You will nver know what kind of person the other person is, and what thing they are thinking in their mind...
I will hope that people will try to know me more and know of my intention.....
But, who will try to believe me,trust me and willing to understand me and know more about me.....
Difficult ba......

I hope that everything will turn out well for everyone.

The history of how the Guy and Girl met~~(Part 2)

Chapter 4 of how i met her again~~

This time was during the end of december at 28 till 29 December of 2011.

That time was Round Ubin Expedition organised by Camp Resilience.
The first time i realised that she was going was through the namelist sent out by the committee.
And i was like,woah, got the chance to meet you again, and we are definitely gonna talk more about STC 2009,hahaha~

So that day, on 28 December, the briefing, they say that we are going to pair up, 2 star and 1 star pairing up, then i didn't know that she was 1 star kayaking as i thought she was 2 star liao.

Then i jiu take this chance to ask her if she wanna pair up together, since we are like know each other and have the fate to keep seeing each other~

The next day on 29 December, it was the actual expedition liao, we all had lots of fun, and sometimes i bully her without her knowing as when she's paddling alone, I was actually holding to others kayak, then she say like paddling very hard not knowing that i'm actually holding others kayak,hahaha :DD

During the expedition, we chat quite a lot, she share some story with me, and me sharing stuffs with her too, that i nver thought why i told her anyway.

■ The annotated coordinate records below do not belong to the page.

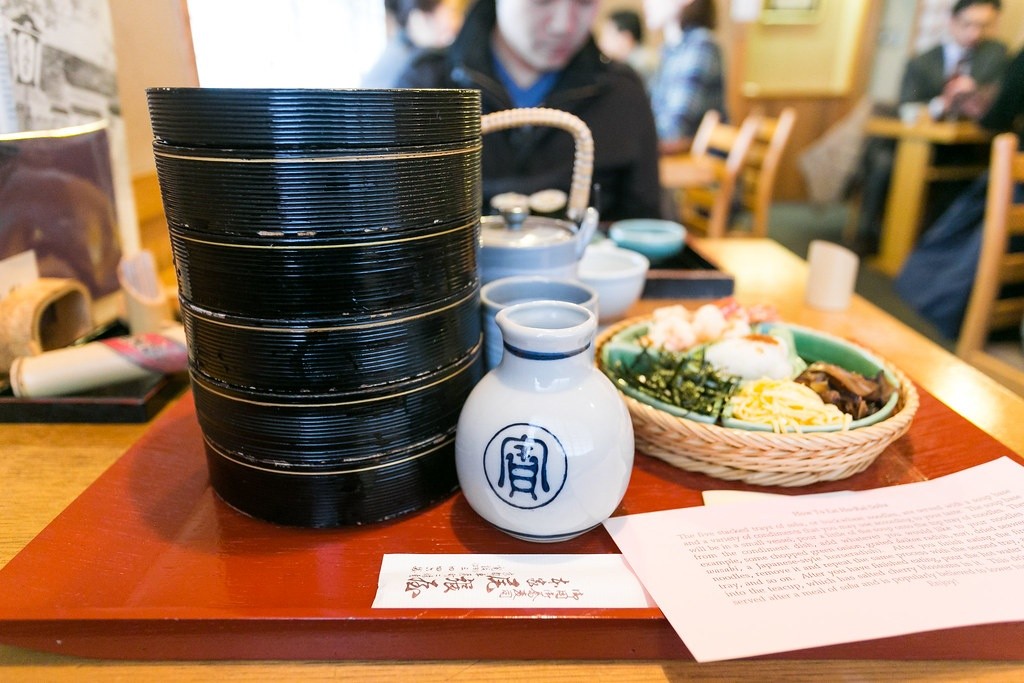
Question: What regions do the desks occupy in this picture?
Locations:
[862,115,998,274]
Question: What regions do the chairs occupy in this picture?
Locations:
[679,109,763,238]
[952,132,1024,394]
[724,107,807,235]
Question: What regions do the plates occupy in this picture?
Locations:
[599,319,902,433]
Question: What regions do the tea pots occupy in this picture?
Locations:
[480,108,598,286]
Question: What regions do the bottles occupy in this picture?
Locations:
[455,303,635,544]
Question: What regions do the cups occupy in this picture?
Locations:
[480,274,599,370]
[805,239,859,311]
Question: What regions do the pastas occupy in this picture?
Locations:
[728,378,853,437]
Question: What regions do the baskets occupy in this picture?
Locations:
[592,305,919,488]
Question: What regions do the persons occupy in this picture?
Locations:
[848,1,1023,259]
[367,0,742,227]
[394,0,659,220]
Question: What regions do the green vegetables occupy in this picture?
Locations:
[608,341,736,418]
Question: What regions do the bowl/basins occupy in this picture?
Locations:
[575,244,647,317]
[608,216,685,261]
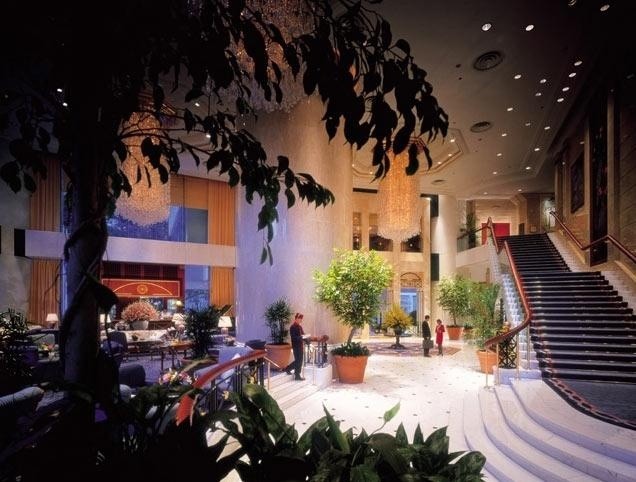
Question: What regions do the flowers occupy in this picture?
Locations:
[120,300,160,322]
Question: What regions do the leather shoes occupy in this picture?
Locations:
[295,377,305,380]
[283,368,292,375]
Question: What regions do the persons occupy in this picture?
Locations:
[421,315,446,356]
[282,314,311,380]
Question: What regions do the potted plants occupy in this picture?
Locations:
[263,295,296,371]
[436,271,504,376]
[175,304,232,379]
[312,245,417,384]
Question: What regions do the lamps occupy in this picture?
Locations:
[45,313,58,328]
[217,316,232,334]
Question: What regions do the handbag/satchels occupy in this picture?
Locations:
[423,339,433,349]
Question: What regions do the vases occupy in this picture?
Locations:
[130,319,149,330]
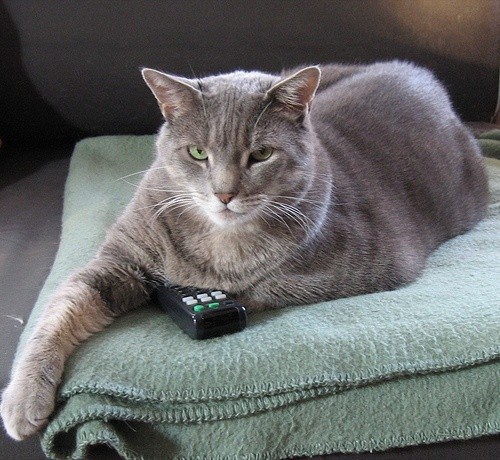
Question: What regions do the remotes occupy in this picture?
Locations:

And even before the expedition, we also talk abit on twitter too.

But that day i really had lots of fun, to know of a new CI and some more is once my cadet :))

Sidetrack~~
then after that period of time when i start to have feelings for her, and start to do something stupid to her~
so one day,7 Feb 2012,midnight 12 plus if i'm not wrong, i text her, to text me when she going to sleep, means on the verge to fall asleep, to tell me as i got something very important to tell her.
She said okay, and i bet she is wondering what i am gonna tell her.
So she texted me that she going sleep liao.
So I called her and just said," Good night~"
And she totally laughed, hahaha,and i admit that it was really funny, hahahaha:D
And instead of her sleeping, we end up talking for 1 hour, hahaha~
Then from that day onward, we start to talk everyday,and on the phone for most of the night, and even make the effort to call her in the early morning when she woke up and said "Morning~~" to her, even if it's not the time for me to wake up yet sometimes, and when she was like still in sleepy mode, her voice was really sloppy but nice to hear too,cuz the voice was really gentle and i like,opps,hahaha:P

Okay back to the story~~

Chapter 5 of meeting her~~
I think it was during CNY period, cant remember what's the date, I think it was during 17 February 2012.She was having a gathering at her house, inviting her class mates, Joanna, Eldora and one more malay and i cant remember who,haha~
And she invited NP people Rahimi, Alvin wee, yu han, one more girl and her child hood friend, li yan, and lastly Aloy and me( the oldest people there)~~
And that day when i saw Alvin wee, i think i had seen him somewhere and i thought that he abit ah beng one, but he was damn guai well behaved there, and i dunno why too,hahaha :D

That day at her house, was quite fun, and damn that Aloy and Liyan(ps uh,haha), trying to create scandal between me and her, tsk sia,hahaha :D










And presenting to you is the her when she is during kindergarden, and yes, is the one on the top right
corner, who is singing very passionately,hahaha:D








I guess, the chapters end here alr.....
This were great and awesome memories of me and her.....
And i hope that.....
Hmmm.....
Nevermind....

If you are seeing this, I hope that all these good memories of us, will be there in your mind, and the most I wish is to forget about all the bad things and weak side of me that you had seen of me.....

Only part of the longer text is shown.